Para Husserl, ao contrário, sabemos que existe um problema de outrem e o alter ego é um paradoxo. Se outrem é verdadeiramente para si para além de seu ser para mim, e se nós somos um para o outro e não um e outro para Deus, é preciso que apareçamos um ao outro, é preciso que ele tenha e que eu tenha um exterior, e que exista, além da perspectiva do Para Si — minha visão sobre mim e a visão de outrem sobre ele mesmo —, uma perspectiva do Para Outrem — minha visão sobre Outrem e a visão de Outrem sobre mim (MERLEAU-PONTY, 2009, p. 12).

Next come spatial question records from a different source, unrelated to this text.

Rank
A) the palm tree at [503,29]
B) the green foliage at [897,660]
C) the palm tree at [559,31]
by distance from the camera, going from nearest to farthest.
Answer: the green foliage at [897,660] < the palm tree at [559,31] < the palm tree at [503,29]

O paradoxo consiste justamente em assumir ao mesmo tempo a experiência de encontro e desencontro com outrem, pelo entendimento de que toda a reflexão tem por base um fundo irrefletido, a partir do qual se distingue o existir da consciência de existir. Na perspectiva eternitária do cogito, instância atemporal privilegiada em que ser é ser consciência, se ignora o paradoxo da intersubjetividade, porém, considerando o sentido fenomenológico da consciência enraizada ao mundo, torna-se necessário explicar como se dá a apresentação de outrem. De acordo com Husserl (2001, p. 105), “precisamos nos dar conta do sentido da intencionalidade explícita e implícita, em que, sob o pano de fundo composto pelo nosso eu transcendental, se afirma e se manifesta o alter

ego”. Eis o problema da intersubjetividade conforme foi colocado pela

fenomenologia de Husserl: compreender como “o sentido do alter ego forma-se em mim e, sob as diversas categorias de uma experiência concordante do outro, afirma-se e justifica-se como ‘existente’, e mesmo à sua maneira como estando presente ‘ele mesmo’”. Em outras palavras, trata-se de pensar o paradoxo de uma existência que surpreende o ego constituinte como lhe sendo estranho, mas que só pode ser percebido na esfera de vinculação com ele, sem descambar no solipsismo da consciência, diante do qual outrem, enquanto uma existência autônoma e transcendente ao ego, é impossível.